You wouldn’t like some chickens would you?
US: ooh yes please!
So that’s it, three layers and a cockerel. Should keep us in eggs for a while and baby chicks can’t be too far behind. Certainly judging by the performance of the cock at least as his prinicpal preoccupation appears to be strutting about and then leaping onto the unsuspecting females with no warning. Eggscelent!
We popped them in their chicken home and put them to bed making sure that they were comfortable (swiftly constructed nest boxes) and that they had sufficient perches for roosting.
I was so excited at the prospect of a genuine Cock-a-doodle-doo I went to bed early, got up at five am this morning and opened the window of the bedroom and sat waiting for the anouncement that the sun was coming up… sure as eggs-is-eggs.. 5:58am. COCKADOODLEDOO, roundly followed by peels of laughter.
Well, at least I was laughing, Joan was not amused.
Taking them their mid morning plate of veg peelings, blitzed up ciabata, mixed grains and some ground up oyster shells… we were rewarded with the first egg! So, that’s it.. we’ve now got free range eggs on the menu chez bellebouche… just the perfect accompaniment to home dry cured bacon and a few peppery sage flavoured pork bangers!
Last night we were woken by a noise not dissimilar to a rat in steel toe-capped boots dancing around on the ceiling above our bedroom – well Ok not quite.
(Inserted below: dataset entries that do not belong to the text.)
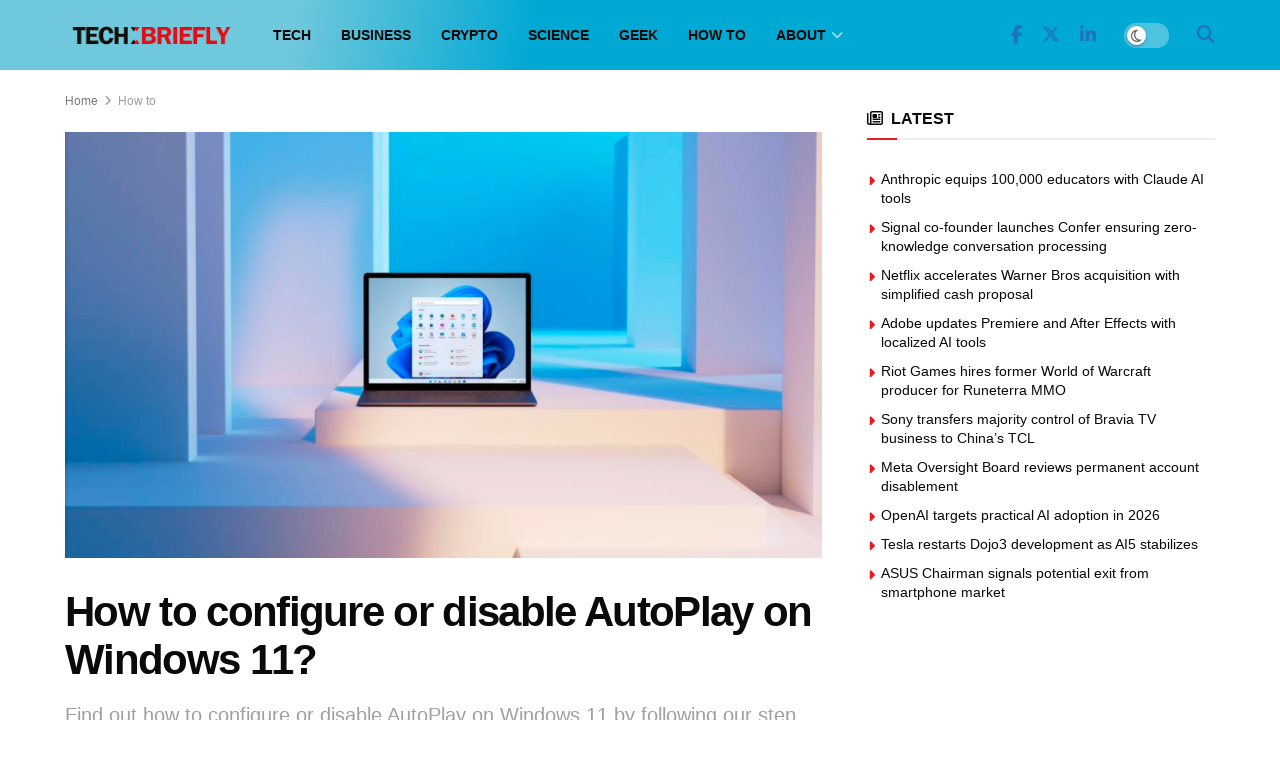

--- FILE ---
content_type: text/html; charset=utf-8
request_url: https://www.google.com/recaptcha/api2/aframe
body_size: 268
content:
<!DOCTYPE HTML><html><head><meta http-equiv="content-type" content="text/html; charset=UTF-8"></head><body><script nonce="T-jybUJwLwkQICk0amVw5g">/** Anti-fraud and anti-abuse applications only. See google.com/recaptcha */ try{var clients={'sodar':'https://pagead2.googlesyndication.com/pagead/sodar?'};window.addEventListener("message",function(a){try{if(a.source===window.parent){var b=JSON.parse(a.data);var c=clients[b['id']];if(c){var d=document.createElement('img');d.src=c+b['params']+'&rc='+(localStorage.getItem("rc::a")?sessionStorage.getItem("rc::b"):"");window.document.body.appendChild(d);sessionStorage.setItem("rc::e",parseInt(sessionStorage.getItem("rc::e")||0)+1);localStorage.setItem("rc::h",'1768977706758');}}}catch(b){}});window.parent.postMessage("_grecaptcha_ready", "*");}catch(b){}</script></body></html>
The noise was of falling masonry which Adrian had previously mended. So, after loading up a mouse trap with peanut butter and putting it on one of the beams upstairs we went back to sleep.
This evening, while Adrian was working on the computer in the bedroom he heard a crash upstairs. After an investigation, he came down exclaiming “what the (use your imagination) is this?“. He was holding up a huge fluffy rodent that I can only describe as a small fluffy grey squirrel like animal, about the size of a small fluffy grey squirrel!
Now, a few weeks ago, whilst spending a pleasant afternoon with some female expats, one mentioned the noise that dormice had been making in her loft while “skateboarding and partying” – the dormice not her. At the time I thought it a little odd that dormice, cute tiny creatures, would make such a noise.
So, when Adrian waved the fluffy creature at me, I went and investigated on the internet. Lo and behold – it was a dormouse – an Edible Dormouse! (Glis glis) – yes they can be eaten ….. no … not by us! They were kept in clay pots and fattened up on chestnuts and acorns and eaten by the Romans. They are still classed as a delicacy in some regions and are mainly found in southern and central Europe.
More investigation and I found that they are not native to Britain but are found in small regions of the Chiltern Hills where they had been introduced from Hungary. They are also designated as near threatened by the IUCN – which after informing Adrian – made him feel awful and I was told to stop tormenting him.
Our ancient Quince has had three significant ‘renovation’ standard prunings to date and this years harvest has proved to be.. much improved!
I’ve only got about half of them off so far.. but they’re the best half.
Contrast this with last years single 10litre bucket full… and it just shows what a bit of TLC can do to even an old past-its-best tree… so far 35Kg to process!
So, friends and family… plenty of Quince jellies in everyones Christmas basket this year!